> Goal of the exercise: Please state the number of lines in the records below that contain the string "States", and nothing further.

[Items listed in a dataset]
------------------------------------------------

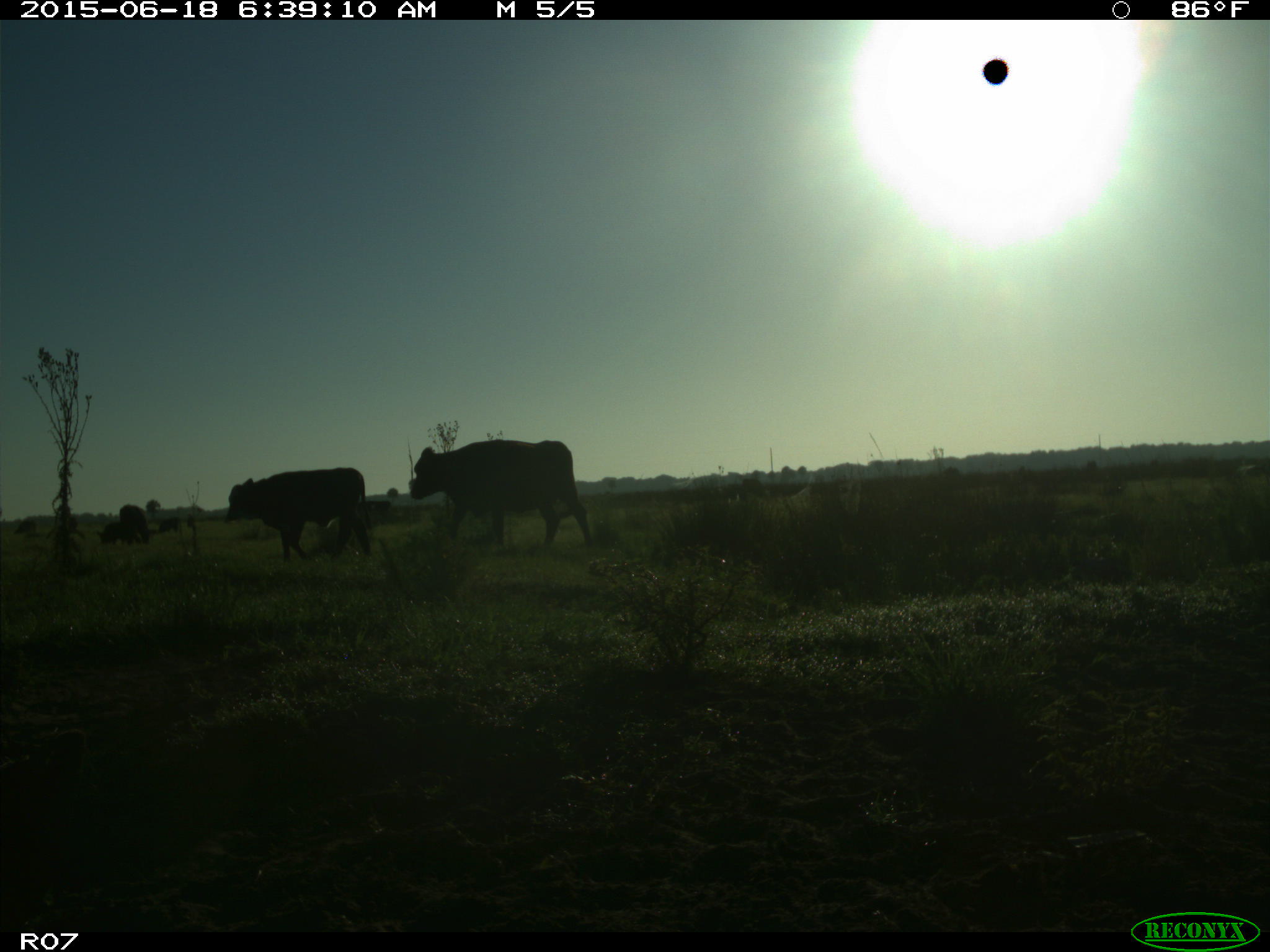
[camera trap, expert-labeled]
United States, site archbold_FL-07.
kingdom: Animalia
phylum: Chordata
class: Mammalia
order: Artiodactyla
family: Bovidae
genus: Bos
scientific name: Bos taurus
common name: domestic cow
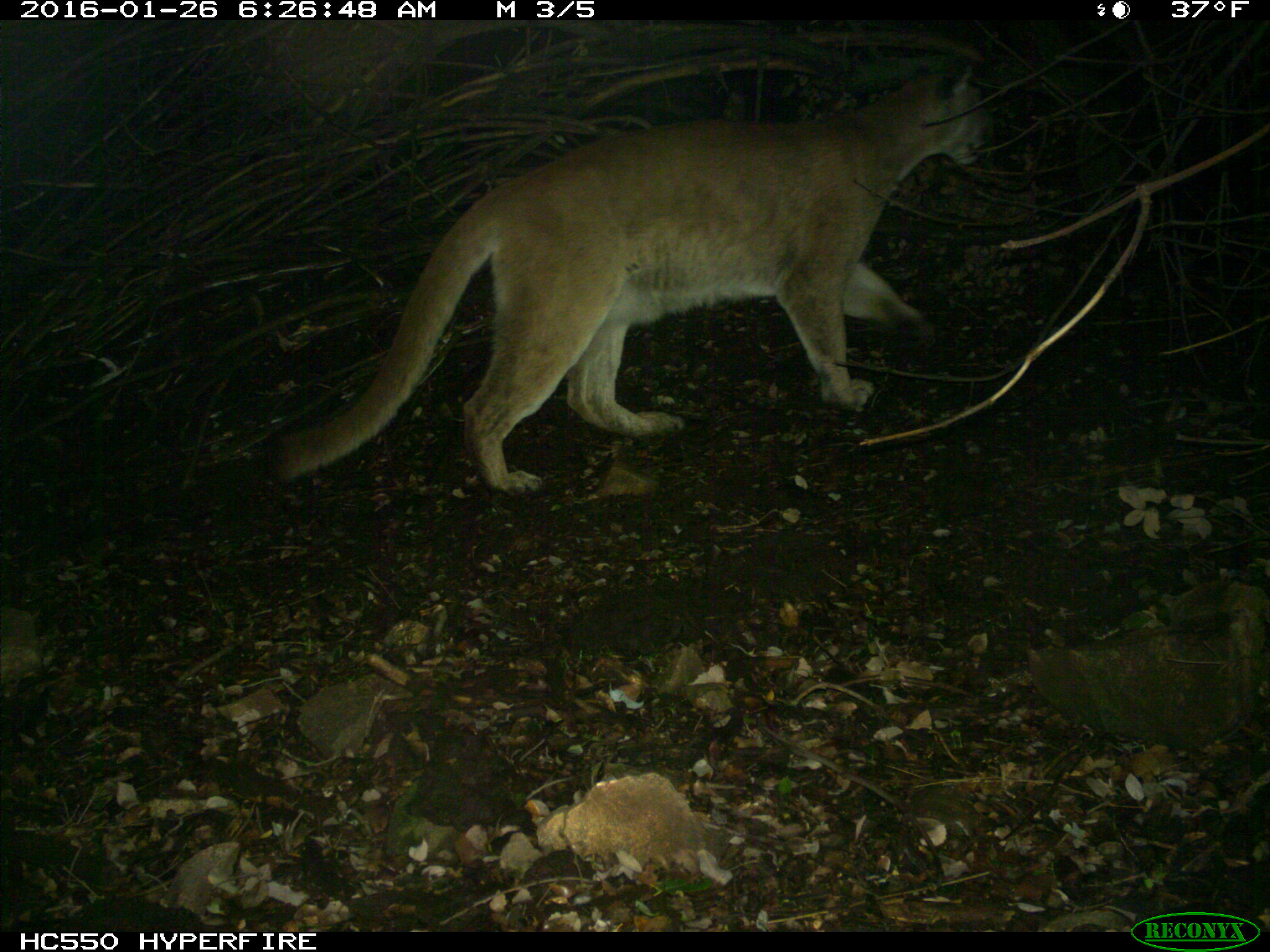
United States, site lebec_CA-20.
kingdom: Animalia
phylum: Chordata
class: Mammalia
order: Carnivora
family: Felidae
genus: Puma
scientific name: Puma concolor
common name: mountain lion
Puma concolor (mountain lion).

------------------------------------------------

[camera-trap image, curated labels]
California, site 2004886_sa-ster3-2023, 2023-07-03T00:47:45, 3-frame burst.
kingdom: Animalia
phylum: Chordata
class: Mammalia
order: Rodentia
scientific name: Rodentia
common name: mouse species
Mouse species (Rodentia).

------------------------------------------------

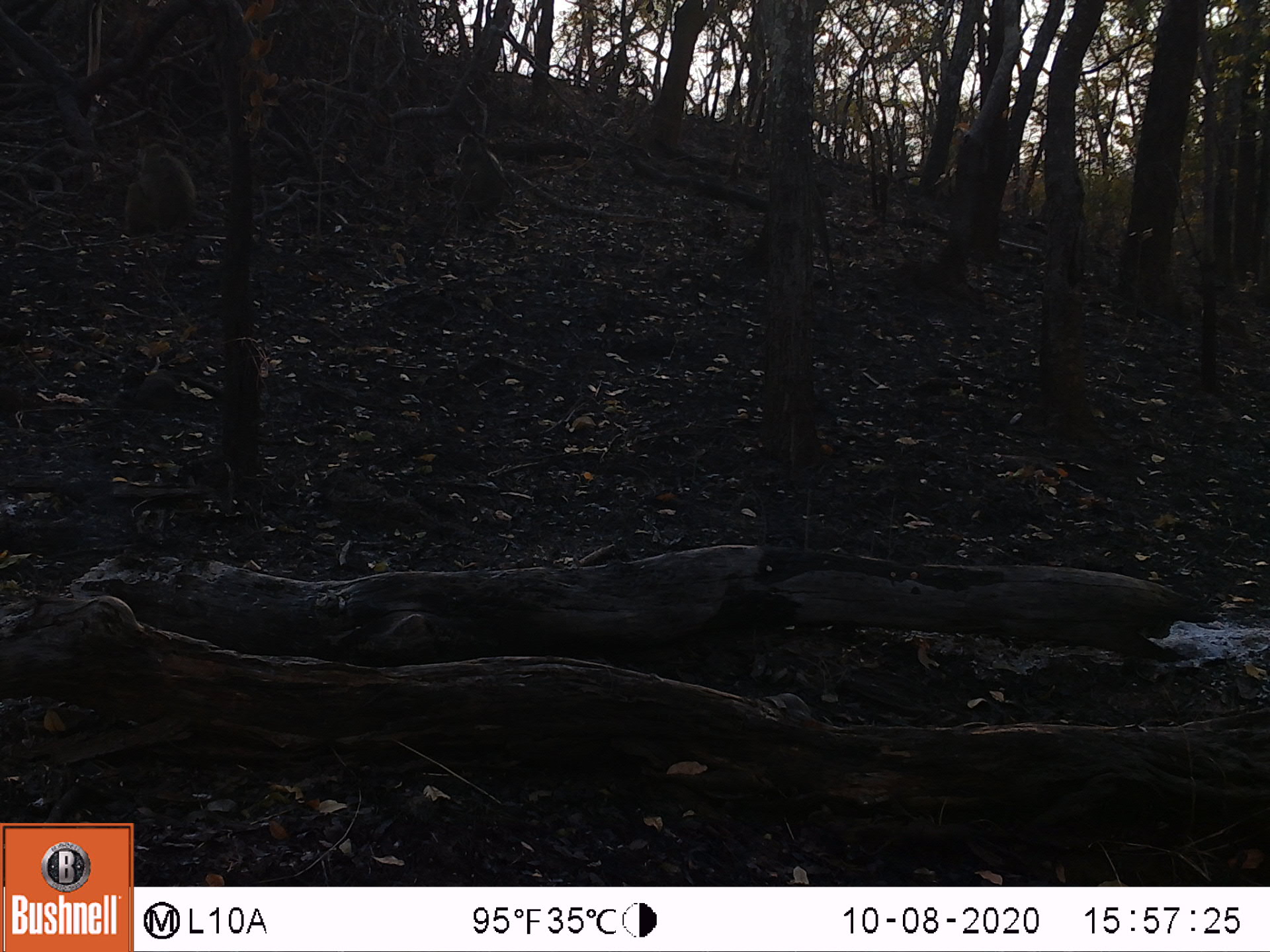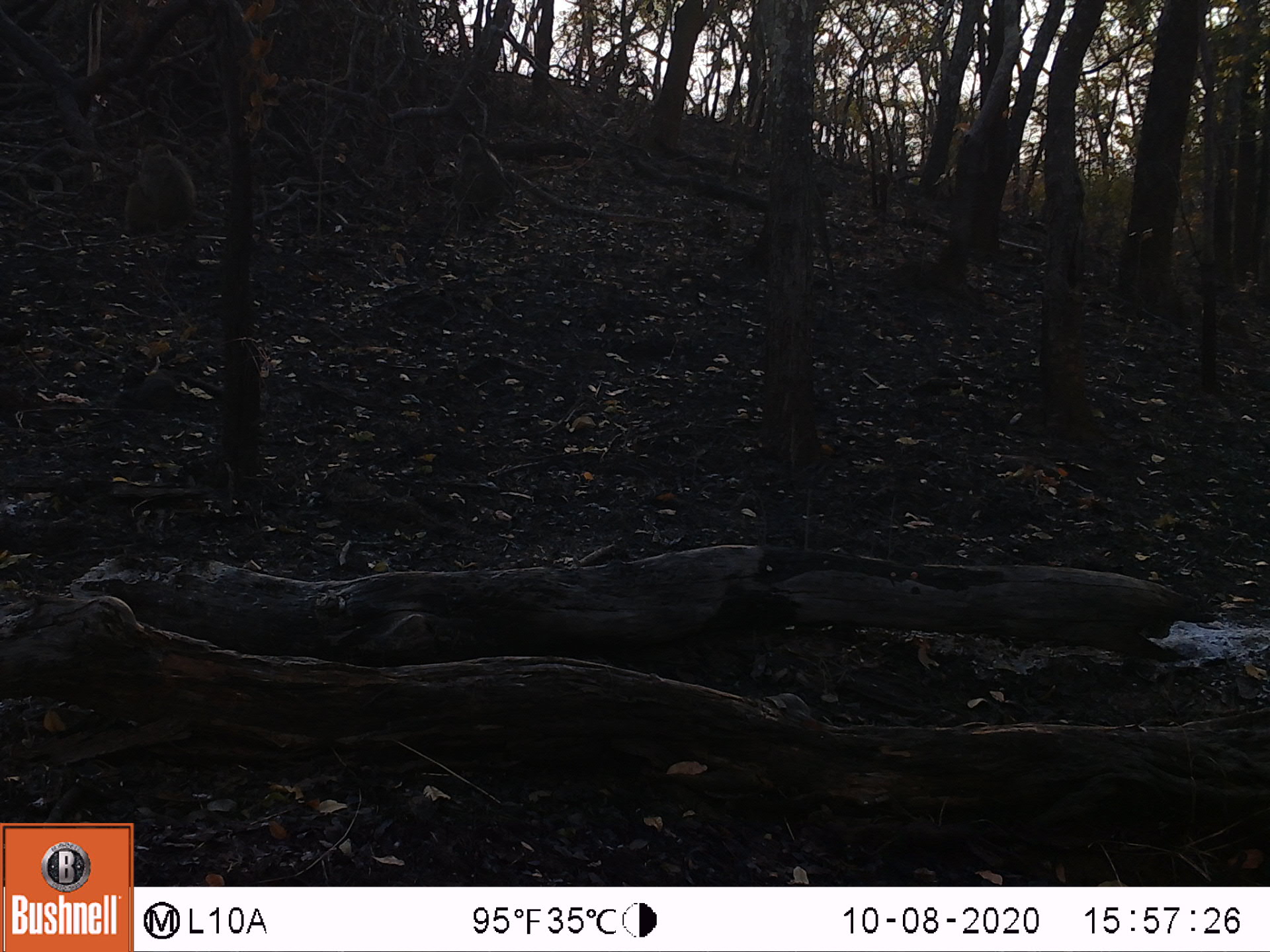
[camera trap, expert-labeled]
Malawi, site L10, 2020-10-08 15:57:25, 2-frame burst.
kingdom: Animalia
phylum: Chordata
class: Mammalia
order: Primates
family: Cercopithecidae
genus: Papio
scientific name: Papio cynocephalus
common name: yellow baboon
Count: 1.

------------------------------------------------

> Solution for this task: 2